Giant panda cub Xiao Qi Ji (left) and his mother Mei Xiang enjoy food at Xiao Qi Ji's first birthday party at the Smithsonian's National Zoo and Conservation Biology Institute in Washington on Saturday. [Photo by Zhao Huanxin/China Daily]
Among the visitors was Karen Wille, who works for Pandas International, a US nonprofit organization, who said she has visited pandas in China eight times.
"They're just amazing, magical animals that have captured the hearts of so many," she said. "It inspires people to learn about conservation, and also to help protect other animals as well."
The National Zoo has cooperated with China to study, care for and save the giant panda for nearly half a century.
Xiao Qi Ji is the fourth surviving cub born at the zoo in more than four decades since the first pair, Ling Ling and Hsing Hsing, arrived in April 1972, weeks after then-US president Richard Nixon's historic China visit.
Over the next 20 years, that pair produced five cubs, but none survived more than a few days.
The arrival of Mei Xiang and Tian Tian in 2000 changed the situation. Since 2005, Mei Xiang, age 23 now, has given birth to four surviving cubs.
In China, the number of giant pandas has increased from 1,100 in the wild 40 years ago to more than 1,800 now. The species is no longer listed as "endangered".

Tasks for this exercise:
1: According to the panda passage above, how many times has Karen Wille visited pandas in China?
2: Echo the panda passage above, starting at "The National Zoo" and ending at "four surviving cubs.".
3: List every giant panda named in the panda passage above.

Spatial grounding data
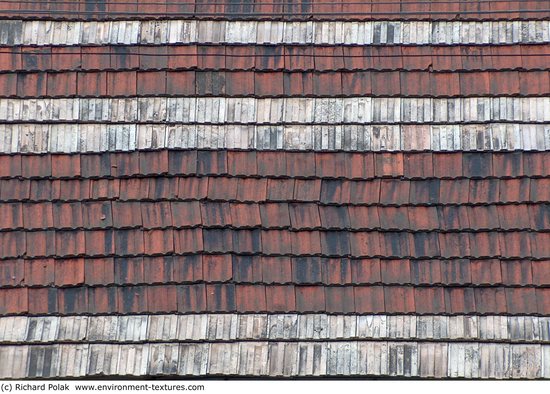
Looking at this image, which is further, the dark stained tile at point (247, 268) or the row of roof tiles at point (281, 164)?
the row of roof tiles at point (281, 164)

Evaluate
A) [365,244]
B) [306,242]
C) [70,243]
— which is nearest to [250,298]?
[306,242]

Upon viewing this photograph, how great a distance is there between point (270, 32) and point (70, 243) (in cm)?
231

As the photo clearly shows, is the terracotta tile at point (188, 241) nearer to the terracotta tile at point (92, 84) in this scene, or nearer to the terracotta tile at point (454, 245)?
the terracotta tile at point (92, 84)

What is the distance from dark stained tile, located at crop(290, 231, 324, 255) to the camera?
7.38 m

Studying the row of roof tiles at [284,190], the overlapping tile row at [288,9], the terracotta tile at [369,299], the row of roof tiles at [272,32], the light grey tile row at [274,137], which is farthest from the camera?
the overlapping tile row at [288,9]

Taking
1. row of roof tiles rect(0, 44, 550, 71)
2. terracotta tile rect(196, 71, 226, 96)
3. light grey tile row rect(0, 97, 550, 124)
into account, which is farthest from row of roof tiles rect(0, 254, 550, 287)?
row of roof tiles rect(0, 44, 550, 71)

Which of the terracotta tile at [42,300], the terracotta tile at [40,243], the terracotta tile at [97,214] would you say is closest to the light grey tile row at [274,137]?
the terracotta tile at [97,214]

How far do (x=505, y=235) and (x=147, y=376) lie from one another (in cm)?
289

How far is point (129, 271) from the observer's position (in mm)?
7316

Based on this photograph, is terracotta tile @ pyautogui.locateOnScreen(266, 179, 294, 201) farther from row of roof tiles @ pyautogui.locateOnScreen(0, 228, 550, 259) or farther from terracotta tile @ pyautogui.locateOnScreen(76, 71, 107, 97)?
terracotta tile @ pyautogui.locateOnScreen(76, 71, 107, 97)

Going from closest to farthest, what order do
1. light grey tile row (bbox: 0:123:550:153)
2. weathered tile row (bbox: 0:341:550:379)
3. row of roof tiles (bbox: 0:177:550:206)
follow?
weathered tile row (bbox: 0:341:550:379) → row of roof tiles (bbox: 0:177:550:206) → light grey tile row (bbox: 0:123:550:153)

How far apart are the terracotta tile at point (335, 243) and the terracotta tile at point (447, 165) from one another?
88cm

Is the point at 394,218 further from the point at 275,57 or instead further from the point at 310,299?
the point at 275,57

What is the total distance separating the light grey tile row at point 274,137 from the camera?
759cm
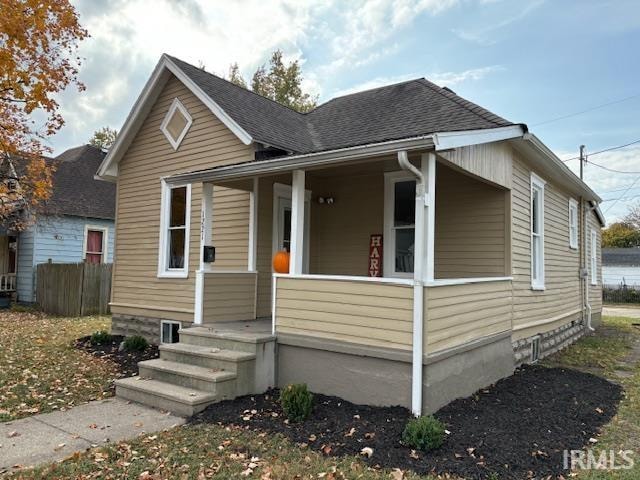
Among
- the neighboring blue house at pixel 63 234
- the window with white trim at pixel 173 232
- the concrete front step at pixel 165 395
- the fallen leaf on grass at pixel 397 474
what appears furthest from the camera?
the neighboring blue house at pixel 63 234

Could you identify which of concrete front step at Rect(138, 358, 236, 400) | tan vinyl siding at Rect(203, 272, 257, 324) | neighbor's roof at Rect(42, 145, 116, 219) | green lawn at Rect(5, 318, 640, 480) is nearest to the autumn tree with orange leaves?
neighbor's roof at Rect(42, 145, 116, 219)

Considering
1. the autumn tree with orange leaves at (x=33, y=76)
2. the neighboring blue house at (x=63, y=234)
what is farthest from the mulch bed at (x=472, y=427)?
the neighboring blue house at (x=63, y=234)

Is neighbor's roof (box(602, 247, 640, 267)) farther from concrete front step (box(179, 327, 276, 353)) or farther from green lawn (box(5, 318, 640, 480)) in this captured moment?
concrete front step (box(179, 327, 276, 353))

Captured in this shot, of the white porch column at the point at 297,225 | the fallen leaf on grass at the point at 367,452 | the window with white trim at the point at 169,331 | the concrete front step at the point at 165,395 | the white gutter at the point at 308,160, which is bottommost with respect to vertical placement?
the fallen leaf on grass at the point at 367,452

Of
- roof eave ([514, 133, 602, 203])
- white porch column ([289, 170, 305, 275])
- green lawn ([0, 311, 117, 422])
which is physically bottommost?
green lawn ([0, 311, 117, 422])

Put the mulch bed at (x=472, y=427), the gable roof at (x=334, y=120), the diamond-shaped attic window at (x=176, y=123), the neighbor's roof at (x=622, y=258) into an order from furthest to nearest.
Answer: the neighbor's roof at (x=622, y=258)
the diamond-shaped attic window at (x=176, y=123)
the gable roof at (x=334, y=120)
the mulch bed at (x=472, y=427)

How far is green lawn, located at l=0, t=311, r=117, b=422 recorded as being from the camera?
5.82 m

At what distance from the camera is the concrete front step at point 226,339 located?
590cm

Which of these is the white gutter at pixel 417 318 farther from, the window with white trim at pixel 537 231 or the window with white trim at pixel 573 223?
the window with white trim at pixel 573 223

Answers for this exercise:
1: Eight times.

2:
The National Zoo has cooperated with China to study, care for and save the giant panda for nearly half a century.
Xiao Qi Ji is the fourth surviving cub born at the zoo in more than four decades since the first pair, Ling Ling and Hsing Hsing, arrived in April 1972, weeks after then-US president Richard Nixon's historic China visit.
Over the next 20 years, that pair produced five cubs, but none survived more than a few days.
The arrival of Mei Xiang and Tian Tian in 2000 changed the situation. Since 2005, Mei Xiang, age 23 now, has given birth to four surviving cubs.

3: Xiao Qi Ji, Mei Xiang, Ling Ling, Hsing Hsing, Tian Tian